SOURCE PASSAGE:
Posted on 16 November 2011 by Joe

Last year London band Django Django topped our list of acts  to watch out for  in 2011. As autumn came they didn’t disappoint as they  began unveiling tracks from their forthcoming highly promising debut album.

Another to justify their place on the 2011 list was The Miserable Rich, who unveiled their superb third album Miss You In the Days in October.

This year we look at our top ten bands to watch out for in 2012. Some have already being wowing festival crowds and attracting attention in the blogosphere. As 2012 progresses we predict these bunch will climb up the festival bills and garner even more praise.  Sit  back and enjoy Neonfiller.com’s top ten acts to look out for in 2012.

10. Alice Gun

Just before the 2011 Mercury nominations were revealed a few names cropped up among bloggers, including ourselves, for possible inclusion. One of those names was little known singer -songwriter Alice Gun, whose debut album Blood and Bone impressed us greatly when it was released early in 2011. It’s sparse, it’s eerie and a beautiful debut that was sadly overlooked by the Mercury  panel. Comparisons to PJ Harvey are inevitable, but Gun is her own artist and we are expecting big things of her in 2012 as word  of her talent spreads.

9.Tigercats

Tigercats from London are that rarest of bands, an indie-pop act that you can actually dance to. After a string of singles and EPs they are finally ready to release their debut album in 2012. We’ve had a sneak listen to a couple of tracks already and we predict it will bring them to a far wider audience than the small band of wise indie-kids that have already discovered them.

The album will be backed by a series of tour dates. Among our favourite Tigercats tracks, and one we are keen to see live is Easter Island, which was released in August 2010.

8. Free Swim

Free Swim are one of those unusual bands that pop up in our inbox occasionally that leave us lost for words. The first email we received was to promote their debut EP Two Hands Is Ok, about a man who was so busy he had to graft another set of arms onto his torso. The next time it was to tell us of EP #2 Yolanda the Panda, about the adventures of a mountain climbing Panda. The subject matter may be comical, but they are serious about their music, sounding like a cross between Super Furry Animals and King Missile. A whole bunch of other reviewers from 6Music to XFM also agree.  Live they are a force to be reckoned with as  their bassist becomes a real life Super Furry Animal by donning a giant panda costume. A funny, interesting band that are set to release their third EP in 2012 and continue wowing crowds with their unusual  live show. Here’s some footage we took at one of their 2011 gigs, in Brighton.

7.Kill It Kid

How Kill It Kid are not already one of the UK’s biggest bands is a mystery. Their 2009 self titled debut album’s mix of rootsy blues and rock wowed critics, but failed to shift CDs.  But 2012 could prove to be their year as they continue touring to promote 2011’s excellent second album  Feet Fall Heavy, which features a bigger and bolder sound.  We predict a main stage slot at one of the major festivals in 2012, surely the perfect stage for their ballsy approach to rock. What’s more in Chris Turpin and Stephanie Ward the band, which formed at Bath Spa University, are blessed with two excellent singers.

PROVIDED INFORMATION:
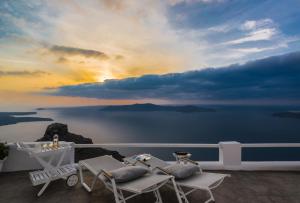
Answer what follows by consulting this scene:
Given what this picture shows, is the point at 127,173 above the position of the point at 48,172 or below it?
above

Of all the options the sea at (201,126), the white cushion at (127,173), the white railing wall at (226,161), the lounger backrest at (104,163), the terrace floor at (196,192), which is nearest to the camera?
the white cushion at (127,173)

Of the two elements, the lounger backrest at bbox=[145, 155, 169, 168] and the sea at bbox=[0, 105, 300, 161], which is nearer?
the lounger backrest at bbox=[145, 155, 169, 168]

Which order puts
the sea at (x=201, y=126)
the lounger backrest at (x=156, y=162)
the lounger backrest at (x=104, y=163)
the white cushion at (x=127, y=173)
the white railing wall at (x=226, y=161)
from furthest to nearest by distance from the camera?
the sea at (x=201, y=126), the white railing wall at (x=226, y=161), the lounger backrest at (x=156, y=162), the lounger backrest at (x=104, y=163), the white cushion at (x=127, y=173)

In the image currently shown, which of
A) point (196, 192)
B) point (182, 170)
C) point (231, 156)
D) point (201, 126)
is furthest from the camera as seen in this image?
point (201, 126)

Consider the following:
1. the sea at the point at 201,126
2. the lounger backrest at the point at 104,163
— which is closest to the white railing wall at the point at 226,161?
the lounger backrest at the point at 104,163

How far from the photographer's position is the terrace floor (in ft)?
10.7

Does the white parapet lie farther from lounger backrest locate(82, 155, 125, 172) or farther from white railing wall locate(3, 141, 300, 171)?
lounger backrest locate(82, 155, 125, 172)

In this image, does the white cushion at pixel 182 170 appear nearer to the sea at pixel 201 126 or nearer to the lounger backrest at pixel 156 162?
the lounger backrest at pixel 156 162

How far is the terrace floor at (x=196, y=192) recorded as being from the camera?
3258mm

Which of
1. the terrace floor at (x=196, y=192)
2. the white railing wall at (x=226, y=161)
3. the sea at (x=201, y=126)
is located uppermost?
the white railing wall at (x=226, y=161)

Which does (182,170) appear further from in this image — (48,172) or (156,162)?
(48,172)

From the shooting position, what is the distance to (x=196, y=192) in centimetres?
349

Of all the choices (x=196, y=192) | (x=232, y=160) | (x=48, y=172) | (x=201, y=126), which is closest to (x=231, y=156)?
(x=232, y=160)

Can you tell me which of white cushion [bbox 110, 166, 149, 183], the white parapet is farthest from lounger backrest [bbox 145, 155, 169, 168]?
the white parapet
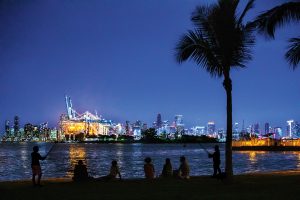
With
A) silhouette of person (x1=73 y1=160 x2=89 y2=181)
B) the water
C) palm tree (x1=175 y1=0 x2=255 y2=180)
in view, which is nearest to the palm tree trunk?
palm tree (x1=175 y1=0 x2=255 y2=180)

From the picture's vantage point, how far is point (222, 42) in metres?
14.9

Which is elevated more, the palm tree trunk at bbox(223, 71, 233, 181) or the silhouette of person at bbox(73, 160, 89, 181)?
the palm tree trunk at bbox(223, 71, 233, 181)

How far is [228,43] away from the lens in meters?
14.8

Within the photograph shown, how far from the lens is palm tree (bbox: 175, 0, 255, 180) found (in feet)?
48.8

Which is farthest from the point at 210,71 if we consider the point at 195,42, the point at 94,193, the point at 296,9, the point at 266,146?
the point at 266,146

YOUR OBJECTIVE: Pick up the blog post counting down bands to watch in 2012 right after its last sentence and write the next part.

EXERCISE RESULT:
6.Twin brother

During our visit to Glastonbury this year we made sure we spent alot of time at the BBC Introducing stage. First up on the Friday were Brighton’s Twin Brother and what a performance they put on. Held together by the sumptious vocals of singer songwriter and  multi-instrumentalist Alex Wells, the band evoke classic mid 1980s sounds of Aztec Camera and Lloyd Cole and the Commotions. Twin Brother also played the Anglo-French White Nights festival during 2011 and a string of dates are booked in for 2012.

Here’s an acoustic version by Wells of Send Me A Letter, a track from one of their planned releases during 2012.

5.Two Wounded Birds

Margate’s Two Wounded Birds were another act that dazzled us at the BBC Introducing stage at Glastonbury. Surf-punk is probably the best way to describe them as they mix classic punk, with surf and rock and roll. They are also gaining alot of attention from national radio stations and online broadcasters, including 6Music and NME online.

4. Dry the River

Festivals have been key to Dry The River’s excellent 2011, bringing their energetic live sets to events such as Glastonbury and Brighton’s Great Escape.  Gradually they’ve been building up a solid fan base thanks to their mix of accessible classic rock with an alternative, folk edge.  They start 2012 as part of the Q:Now the Sessions events playing XOYO, London in January and are certain to start climbing up the festival bills during the summer. In a few years time we wouldn’t be surprised to see this band, which formed in East London in 2009,  headlining a festival main stage.

3.Youth Lagoon

Already Idaho 20-something Trevor Powers, who performs under the name Youth Lagoon, has generated plenty of buzz in the US. His debut album The Year of Hibernation, which has been released on the influential Fat Possum label, has been given near universal critical praise, including a coveted Best New Music tag from Pitchfork. His subject matter of love, loss and anxiety is still immature at times, but he is at the start of what promises to be a long career. We are confident that the US buzz around Powers will soon spread to the UK. Watch out for European tour dates in 2012.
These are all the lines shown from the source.